▶ _ÉNONCÉ DE L'EXERCICE 1_
Recopiez le passage de la note de lecture sur la diplomatie religieuse saoudienne qui commence par « La diplomatie religieuse de l’Arabie saoudite: une » et se termine par « Fondation Res Publica. ».
▶ _ÉNONCÉ DE L'EXERCICE 2_
Répondez à ces questions d'après la note de lecture sur la diplomatie religieuse saoudienne.
(a) En quelle année le pacte du Najd a-t-il été adopté ?
(b) Chez quel éditeur le livre de Pierre Conesa est-il paru ?
(c) Quelle fonction Baptiste Petitjean occupe-t-il ?
▶ _ÉNONCÉ DE L'EXERCICE 3_
D'après la note de lecture sur la diplomatie religieuse saoudienne, pourquoi peut-on dire que cette diplomatie naît en même temps que le Royaume ?

▶ _EXTRAIT À LIRE_

◆ ◆ ◆

La diplomatie religieuse de l’Arabie saoudite: une « industrie idéologique »

Note de lecture du livre de Pierre Conesa, « Dr. Saoud et Mr Jihad. La diplomatie religieuse de l’Arabie saoudite » (Robert Laffont : 2016), par Baptiste Petitjean, directeur de la Fondation Res Publica.
Pierre Conesa, dans son dernier ouvrage, propose un décryptage inédit de la politique étrangère du Royaume d’Arabie saoudite. Au service d’un projet planétaire de propagation du « salafisme-wahhabisme », cette dernière a également pour objectif de préserver le règne de la maison des Saoud. Néanmoins, la diplomatie religieuse saoudienne s’inscrit dans un contexte de rivalités régionales exacerbées, menaçant de déboucher sur une « guerre de religions » au sein même du monde musulman [1].

Les rouages de la diplomatie religieuse saoudienne
Face à la montée des nationalismes arabes soutenus par l’Union Soviétique et incarnés par le président égyptien Nasser, le Royaume d’Arabie saoudite met en place dès le début des années 60 un système idéologique totalitaire ayant pour double objectif d’assurer la propagation de l’islam dans sa version wahhabite, étroitement liée au salafisme selon Pierre Conesa, et la sauvegarde du règne des Al Saoud, dont « les intérêts […] s’articulent avec ceux de la famille Al-Shaikh d’Abd al-Wahhab, le fondateur du wahhabisme, pour mettre sur pied un projet commun qui aboutira à l’instauration du régime » (page 27). Cette convergence se concrétise avec le pacte du Najd adopté en 1744 : les oulémas de la tribu d’Abd al-Wahhab, les Al-Shaikh, soutiennent le régime, qui en échange s’engage à propager l’islam dans sa version wahhabite. Ainsi on comprend que la diplomatie religieuse nait en même temps que le Royaume. Les chancelleries occidentales y voient quant à elle « la barrière parfaite contre le socialisme » (page 20).

◆ ◆ ◆

▶ _DONNÉES FOURNIES_
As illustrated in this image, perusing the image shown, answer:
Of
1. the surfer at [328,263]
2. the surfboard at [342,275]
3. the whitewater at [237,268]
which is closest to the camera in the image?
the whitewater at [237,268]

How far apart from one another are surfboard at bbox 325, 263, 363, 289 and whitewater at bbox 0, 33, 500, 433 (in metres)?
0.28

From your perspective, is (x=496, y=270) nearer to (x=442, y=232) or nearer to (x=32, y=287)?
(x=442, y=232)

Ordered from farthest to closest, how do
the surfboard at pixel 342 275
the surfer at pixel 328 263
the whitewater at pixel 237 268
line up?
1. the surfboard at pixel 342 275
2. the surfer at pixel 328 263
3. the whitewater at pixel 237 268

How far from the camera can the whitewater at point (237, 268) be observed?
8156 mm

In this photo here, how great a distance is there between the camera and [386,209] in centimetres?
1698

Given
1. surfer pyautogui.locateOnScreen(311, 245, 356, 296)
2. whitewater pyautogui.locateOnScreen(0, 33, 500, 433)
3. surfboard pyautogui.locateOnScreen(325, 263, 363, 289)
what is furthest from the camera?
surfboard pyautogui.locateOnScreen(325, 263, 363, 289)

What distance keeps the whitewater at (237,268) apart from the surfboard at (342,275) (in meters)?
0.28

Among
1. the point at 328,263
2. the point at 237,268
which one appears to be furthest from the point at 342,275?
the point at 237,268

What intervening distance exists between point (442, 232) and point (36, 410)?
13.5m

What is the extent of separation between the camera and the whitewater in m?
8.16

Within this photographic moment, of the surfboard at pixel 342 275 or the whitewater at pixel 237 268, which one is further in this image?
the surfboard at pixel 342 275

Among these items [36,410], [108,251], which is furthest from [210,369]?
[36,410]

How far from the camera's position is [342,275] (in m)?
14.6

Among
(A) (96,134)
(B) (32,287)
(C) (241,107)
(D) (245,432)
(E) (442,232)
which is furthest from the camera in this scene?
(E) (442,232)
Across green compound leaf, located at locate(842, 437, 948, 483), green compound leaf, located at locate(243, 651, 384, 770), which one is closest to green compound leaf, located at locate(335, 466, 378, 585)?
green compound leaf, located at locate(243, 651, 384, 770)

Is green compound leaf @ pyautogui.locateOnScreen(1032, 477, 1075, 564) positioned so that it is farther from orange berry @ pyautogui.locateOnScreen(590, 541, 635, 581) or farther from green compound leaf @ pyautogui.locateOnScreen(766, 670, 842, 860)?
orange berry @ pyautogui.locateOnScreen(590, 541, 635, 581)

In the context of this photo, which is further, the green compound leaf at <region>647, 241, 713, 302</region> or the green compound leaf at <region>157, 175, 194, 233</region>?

◆ ◆ ◆

▶ _CORRIGÉ 1_
La diplomatie religieuse de l’Arabie saoudite: une « industrie idéologique »

Note de lecture du livre de Pierre Conesa, « Dr. Saoud et Mr Jihad. La diplomatie religieuse de l’Arabie saoudite » (Robert Laffont : 2016), par Baptiste Petitjean, directeur de la Fondation Res Publica.

▶ _CORRIGÉ 2_
(a) En 1744.
(b) Chez Robert Laffont.
(c) Il est directeur de la Fondation Res Publica.

▶ _CORRIGÉ 3_
Par le pacte du Najd de 1744, les oulémas de la famille Al-Shaikh soutiennent le régime. En échange, celui-ci s'engage à propager l'islam dans sa version wahhabite.